Site information
- Owner: Air Ministry
- Operator: Royal Air Force
- Controlled by: Air Command, South East Asia

Location
- RAF Dum Dum Shown within India
- Coordinates: 22°38′59″N 088°26′40″E﻿ / ﻿22.64972°N 88.44444°E

Site history
- Built: 1941
- In use: 1941 - 1946
- Battles/wars: South West Pacific theatre of World War II

= RAF Dum Dum =

Former Royal Air Force station

Royal Air Force Dum Dum or more simply RAF Dum Dum is a former Royal Air Force station located in Dum Dum, Kolkata, India.

== History ==
RAF Dum Dum was established as an airfield before the Second World War begun, and acted as a strategic base from 1941 onwards.

In December 1941, RAF Dum Dum participated in the defense of Calcutta when the Japanese air-raids threatened the city. The station also became a key base for several RAF squadrons, which involved in airlift operations to China, famously known as “the Hump”. It also supported supply-dropping missions to support British and Allied troops, including the Chindits in Burma.

=== Burma Campaign ===
In 1942, as the Japanese occupation of Burma intensified, RAF Dum Dum was an important location for supply and transport missions. Squadrons based here would ferry supplies to Allied forces across the region, often taking risky routes through mountainous terrain.

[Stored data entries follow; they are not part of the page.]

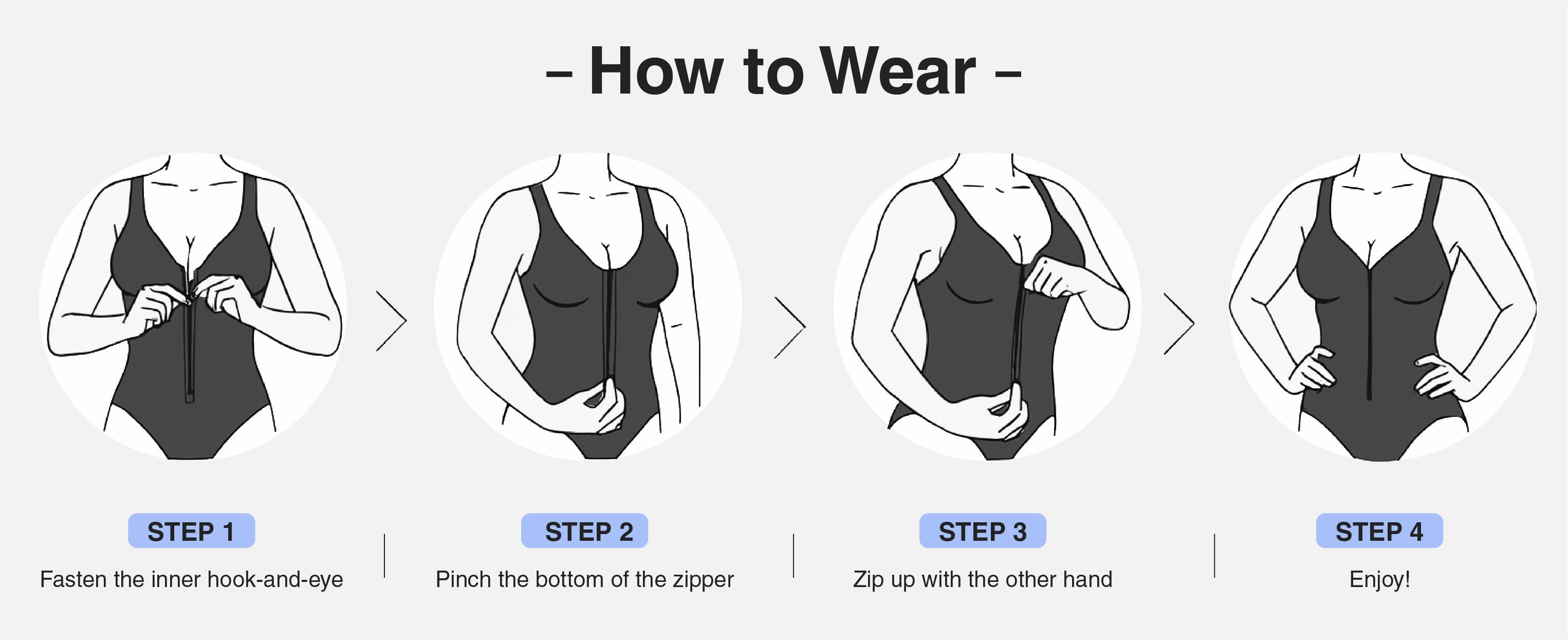 – How to Wear –

STEP 1
Fasten the inner hook-and-eye

STEP 2
Pinch the bottom of the zipper

STEP 3
Zip up with the other hand

STEP 4
Enjoy!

During the 1943 Burma Campaign, RAF Dum Dum supplied troops and mules to support the Chindits’ guerrilla warfare tactics deep in the jungle. On 14 January 1943, a Night fighter squadron was formed and attempted a raid on the next day, however, the raid was foiled. On February, the Night fighter squadron moved out. After the fall of Burma, the airfield engaged in re-establishing supply lines over routes in the Himalayan towards China.

=== Squadrons ===
Units that were based here at some point:
- No. 5 Squadron RAF between 15 December 1941 and 5 May 1942 with the Hawker Audax and the Curtiss Mohawk IV.
- Detachments from No. 28 Squadron RAF between 3 March 1939 and 31 January 1942 with Audax and between 7 April and 18 July 1942 with the Westland Lysander II
- No. 31 Squadron RAF between March and April 1942 with the Douglas DC-2
- No. 45 Squadron RAF between 30 April and 16 August 1942 with the Bristol Blenheim IV
- No. 52 Squadron RAF between 1 July 1944 and 30 October 1946 with the Douglas Dakota and the Consolidated Liberator I
- Detachments from No. 60 Squadron RAF between March 1930 and September 1940 with the Westland Wapiti and Blenheim I
- No. 62 Squadron RAF between 30 April and 14 June 1942 with the Lockheed Hudson III and as a detachment between September 1946 and March 1947 with the Dakota
- Detachment from No. 113 Squadron RAF between April and October 1942 with the Blenheim IV
- No. 135 Squadron RAF between 27 March 1942 and 23 January 1943 with Hawker Hurricane IIB
- No. 136 Squadron RAF between 26/27 February 1942 and between 6 September and 26 December 1942
- No. 139 Squadron RAF between March and April 1942 with the Hudson III
- No. 146 Squadron RAF between 26 November and 2 December 1941 with the Audax and between 5 May and 6 September 1942 with the Mohawk IV, Brewster Buffalo I and Hurricane IIB
- No. 176 Squadron RAF between 15 January and 6 February 1943 with Bristol Beaufighter IF
- Detachment from No. 194 Squadron RAF between October 1942 and February 1943 with the Hudson VI
- Detachment from No. 215 Squadron RAF between April and August 1942 with the Vickers Wellington IC
- Detachment from No. 258 Squadron RAF between March 1942 and February 1943 with the Hurricane IIB
- No. 353 Squadron RAF between 1 June and 1 August 1942, then between August 1942 and February 1943 as a detachment with the Hudson III
- Detachments from No. 357 Squadron RAF during February 1944 with the Liberator III then again between October 1944 and January 1945 with the Dakota
- No. 681 Squadron RAF initially between 15 January and 9 December 1943 with the Hurricane IIC, North American Mitchell II, Spitfire IV/XI and de Havilland Mosquito II then again between 30 January and 5 May 1944 with the Spitfire IV & XI
- No. 684 Squadron RAF initially between 29 September and 9 December 1943 with the Mitchell II and Mosquito VI then again between 31 January and 5 May 1944

=== Re-development ===
After the Second World War, the airfield was redeveloped into Netaji Subhas Chandra Bose International Airport.